Hobart services commercial food equipment. Hobart’s service technicians drive to customer locations in company vehicles. The technicians are given a choice between commuting home in their company vehicles or leaving the vehicles at a Hobart branch office overnight. If they commute home in their company vehicles, they are paid for the time they spend driving from their homes to their first assignment – but only to the extent that the commute falls outside of their “normal commute” (which is defined as the time it takes a technician to drive from home to the nearest Hobart branch office).
Alcantar claimed that he should be paid for all of his commute time because Hobart placed restrictions on the use of company vehicles (i.e., no passengers without prior approval, no transporting alcohol, no unapproved personal use of the vehicle, etc.).
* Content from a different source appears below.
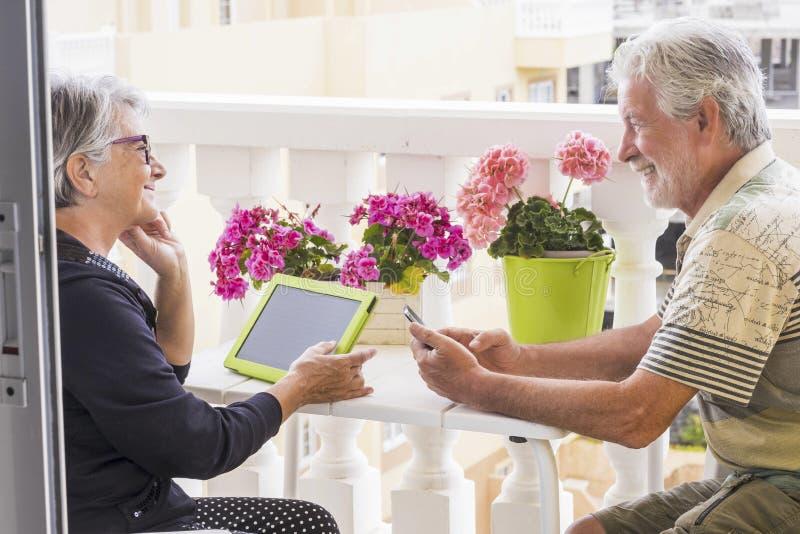Två vuxen människapersoner använder mobila den utomhus- teknologiinternet i den hem- terrassen royaltyfri fotografi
And, although Hobart’s policy allowed him to leave the company vehicle at a branch office, Alcantar argued that this was not a real choice because there was limited secured parking at these offices. This was important because under Hobart’s policies, Alcantar was responsible for all of the tools and equipment in the company vehicles (which had a total value somewhere between $5,000 and $80,000). Therefore, without secured parking, Hobart would be forced to leave the vehicle in an unsecured area. Should the vehicle (or the tools inside) be stolen, Alcantar would be responsible for the loss. Accordingly, Alcantar argued that he had no choice but to park his car at his (presumably more secure) residence.
In a split decision, the majority of the Court agreed that a reasonable jury could find that Alcantar’s “choice” to drive his company vehicle home was illusory and, therefore, reversed the trial court’s order granting summary judgment. The dissent, on the other hand, found that the choice was not illusory because Alcantar (and others like him) could be liable only if the theft occurred as a result of an employee’s negligence (e.g., if the employee failed to lock the doors). Since Hobart specifically authorized the employees to park the vehicles in unsecured locations, there was little evidence that an employee would actually be liable for any losses.
The majority opinion further reversed the denial of class certification because the question of whether Hobart required its technicians to commute home with their company vehicles raised a common question that was capable of class wide resolution. The dissent did not comment on class certification, finding that summary judgment was properly granted by the trial court.
“Travel time” class actions in California have been sparse, given that few employers provide company vehicles to employees and even fewer employers exercise control over the employee’s commute time. For those rare employers who fall into these categories, Alcantar may be a warning to revisit company policies and minimize any restraint on the employee’s commute time and parking preference.